# Input:

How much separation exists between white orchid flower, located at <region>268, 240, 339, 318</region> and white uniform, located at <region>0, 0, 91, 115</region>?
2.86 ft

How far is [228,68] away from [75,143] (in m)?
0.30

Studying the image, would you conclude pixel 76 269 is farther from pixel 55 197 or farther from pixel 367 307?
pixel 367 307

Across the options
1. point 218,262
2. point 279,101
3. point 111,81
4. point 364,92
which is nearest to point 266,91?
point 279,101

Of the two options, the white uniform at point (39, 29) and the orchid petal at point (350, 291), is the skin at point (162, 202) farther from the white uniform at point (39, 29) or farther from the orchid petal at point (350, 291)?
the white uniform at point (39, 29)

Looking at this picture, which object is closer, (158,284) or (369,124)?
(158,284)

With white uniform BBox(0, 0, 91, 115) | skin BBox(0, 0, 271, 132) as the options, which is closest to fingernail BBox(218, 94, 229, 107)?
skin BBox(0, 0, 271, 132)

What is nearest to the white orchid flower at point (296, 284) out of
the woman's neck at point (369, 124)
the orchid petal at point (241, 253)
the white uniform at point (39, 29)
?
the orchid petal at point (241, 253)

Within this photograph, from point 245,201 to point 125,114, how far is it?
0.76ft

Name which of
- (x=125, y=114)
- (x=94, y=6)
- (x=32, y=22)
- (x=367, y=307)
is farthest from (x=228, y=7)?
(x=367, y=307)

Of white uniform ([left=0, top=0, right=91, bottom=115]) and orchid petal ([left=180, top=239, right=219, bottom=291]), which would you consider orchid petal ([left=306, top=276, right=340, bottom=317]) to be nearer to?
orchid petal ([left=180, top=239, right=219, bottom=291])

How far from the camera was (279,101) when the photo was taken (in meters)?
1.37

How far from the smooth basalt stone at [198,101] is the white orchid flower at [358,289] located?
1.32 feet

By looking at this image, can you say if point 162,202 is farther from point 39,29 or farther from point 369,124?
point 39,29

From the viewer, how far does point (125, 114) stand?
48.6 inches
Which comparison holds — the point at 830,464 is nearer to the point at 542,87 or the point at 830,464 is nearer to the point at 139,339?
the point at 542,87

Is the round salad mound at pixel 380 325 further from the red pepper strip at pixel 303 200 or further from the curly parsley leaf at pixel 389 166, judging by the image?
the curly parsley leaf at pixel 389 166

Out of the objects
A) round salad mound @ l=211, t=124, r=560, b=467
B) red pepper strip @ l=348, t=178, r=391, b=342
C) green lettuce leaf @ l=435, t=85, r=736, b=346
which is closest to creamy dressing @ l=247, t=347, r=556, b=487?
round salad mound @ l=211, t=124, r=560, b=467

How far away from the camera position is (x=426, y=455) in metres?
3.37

# Stated goal:
Copy out the entire listing above word for word, with every line and its punctuation left as it is.

# Exercise response:
How much separation exists between white orchid flower, located at <region>268, 240, 339, 318</region> and white uniform, located at <region>0, 0, 91, 115</region>?
2.86 ft

How far is [228,68] away from [75,143] (in m)?
0.30

Studying the image, would you conclude pixel 76 269 is farther from pixel 55 197 or farther from pixel 367 307?
pixel 367 307

Across the options
1. point 218,262
2. point 279,101
3. point 111,81
4. point 364,92
which is nearest to point 266,91?
point 279,101

Of the two options, the white uniform at point (39, 29) and the orchid petal at point (350, 291), is the skin at point (162, 202) farther from the white uniform at point (39, 29) or farther from the orchid petal at point (350, 291)?
the white uniform at point (39, 29)

Looking at this picture, which object is closer, (158,284) or (369,124)?
(158,284)

With white uniform BBox(0, 0, 91, 115) | skin BBox(0, 0, 271, 132) as the options, which is closest to fingernail BBox(218, 94, 229, 107)?
skin BBox(0, 0, 271, 132)

What is nearest to the white orchid flower at point (296, 284) out of
the woman's neck at point (369, 124)
the orchid petal at point (241, 253)
the white uniform at point (39, 29)
?
the orchid petal at point (241, 253)

Within this photograph, from point 245,201 to point 125,114, how far is it?
0.76ft

Name which of
- (x=125, y=114)
- (x=94, y=6)
- (x=32, y=22)
- (x=367, y=307)
is farthest from (x=228, y=7)?
(x=367, y=307)

Of white uniform ([left=0, top=0, right=91, bottom=115]) and orchid petal ([left=180, top=239, right=219, bottom=291]), which would you consider orchid petal ([left=306, top=276, right=340, bottom=317]) to be nearer to?
orchid petal ([left=180, top=239, right=219, bottom=291])

How far from the camera was (279,101) when the photo was taken (in meters)?
1.37

How far from the smooth basalt stone at [198,101] is the white orchid flower at [358,289] located?
1.32 feet

By looking at this image, can you say if point 162,202 is farther from point 39,29 or farther from point 369,124?
point 39,29

From the viewer, how far does point (125, 114) stand?
48.6 inches
Which comparison holds — the point at 830,464 is nearer to the point at 542,87 or the point at 830,464 is nearer to the point at 139,339?
the point at 542,87

Is the round salad mound at pixel 380 325 further from the red pepper strip at pixel 303 200 or further from the curly parsley leaf at pixel 389 166, judging by the image?
the curly parsley leaf at pixel 389 166

Out of the objects
A) round salad mound @ l=211, t=124, r=560, b=467
B) red pepper strip @ l=348, t=178, r=391, b=342
C) green lettuce leaf @ l=435, t=85, r=736, b=346
which is closest to creamy dressing @ l=247, t=347, r=556, b=487?
round salad mound @ l=211, t=124, r=560, b=467

How far away from the camera position is (x=426, y=455) in metres?
3.37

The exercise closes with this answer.